*** Opening Dataset entries ***

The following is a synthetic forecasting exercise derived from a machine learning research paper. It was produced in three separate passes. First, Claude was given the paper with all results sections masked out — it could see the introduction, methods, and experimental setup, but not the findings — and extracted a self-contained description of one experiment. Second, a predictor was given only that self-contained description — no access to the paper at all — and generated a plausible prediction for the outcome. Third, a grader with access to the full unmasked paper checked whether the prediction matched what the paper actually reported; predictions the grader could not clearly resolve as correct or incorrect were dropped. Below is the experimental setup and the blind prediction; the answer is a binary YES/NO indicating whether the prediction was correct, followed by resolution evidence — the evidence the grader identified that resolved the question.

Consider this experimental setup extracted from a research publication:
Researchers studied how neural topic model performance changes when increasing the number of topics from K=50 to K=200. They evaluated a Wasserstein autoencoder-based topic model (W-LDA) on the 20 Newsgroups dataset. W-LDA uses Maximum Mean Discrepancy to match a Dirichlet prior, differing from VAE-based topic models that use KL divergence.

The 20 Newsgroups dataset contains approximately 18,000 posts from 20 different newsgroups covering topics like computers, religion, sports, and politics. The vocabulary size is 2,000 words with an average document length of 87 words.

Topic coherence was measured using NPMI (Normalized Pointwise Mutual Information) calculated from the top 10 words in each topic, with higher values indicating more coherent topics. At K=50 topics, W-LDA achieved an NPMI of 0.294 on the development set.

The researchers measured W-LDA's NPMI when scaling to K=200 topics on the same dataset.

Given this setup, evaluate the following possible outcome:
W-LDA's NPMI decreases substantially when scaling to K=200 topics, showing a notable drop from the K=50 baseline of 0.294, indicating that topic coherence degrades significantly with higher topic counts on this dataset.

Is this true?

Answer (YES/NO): YES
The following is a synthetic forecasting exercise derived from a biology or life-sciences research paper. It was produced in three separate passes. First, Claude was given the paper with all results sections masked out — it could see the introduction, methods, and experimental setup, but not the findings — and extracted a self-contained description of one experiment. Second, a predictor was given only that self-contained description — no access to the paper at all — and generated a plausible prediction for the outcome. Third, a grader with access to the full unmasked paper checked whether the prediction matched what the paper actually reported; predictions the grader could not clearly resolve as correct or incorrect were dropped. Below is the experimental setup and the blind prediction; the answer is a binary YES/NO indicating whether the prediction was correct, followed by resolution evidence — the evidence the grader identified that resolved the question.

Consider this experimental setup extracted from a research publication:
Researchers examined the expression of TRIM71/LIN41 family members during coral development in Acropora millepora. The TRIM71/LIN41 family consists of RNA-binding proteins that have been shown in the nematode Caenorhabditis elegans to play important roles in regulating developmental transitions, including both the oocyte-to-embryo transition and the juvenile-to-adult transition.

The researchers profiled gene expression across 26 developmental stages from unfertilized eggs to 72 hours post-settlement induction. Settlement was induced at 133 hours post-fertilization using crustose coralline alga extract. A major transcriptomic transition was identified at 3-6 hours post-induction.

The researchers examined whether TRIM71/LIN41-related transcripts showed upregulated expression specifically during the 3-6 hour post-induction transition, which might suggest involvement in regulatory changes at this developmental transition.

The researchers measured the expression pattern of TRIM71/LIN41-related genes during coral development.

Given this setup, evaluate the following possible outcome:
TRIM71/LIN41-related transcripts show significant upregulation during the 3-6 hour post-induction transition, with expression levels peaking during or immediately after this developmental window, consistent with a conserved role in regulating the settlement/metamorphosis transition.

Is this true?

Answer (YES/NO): YES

*** Closing Dataset entries ***

| About this task |
Search the entries for the word "settlement". Copy every line where it occurs.

| Answer box |
The researchers profiled gene expression across 26 developmental stages from unfertilized eggs to 72 hours post-settlement induction. Settlement was induced at 133 hours post-fertilization using crustose coralline alga extract. A major transcriptomic transition was identified at 3-6 hours post-induction.
TRIM71/LIN41-related transcripts show significant upregulation during the 3-6 hour post-induction transition, with expression levels peaking during or immediately after this developmental window, consistent with a conserved role in regulating the settlement/metamorphosis transition.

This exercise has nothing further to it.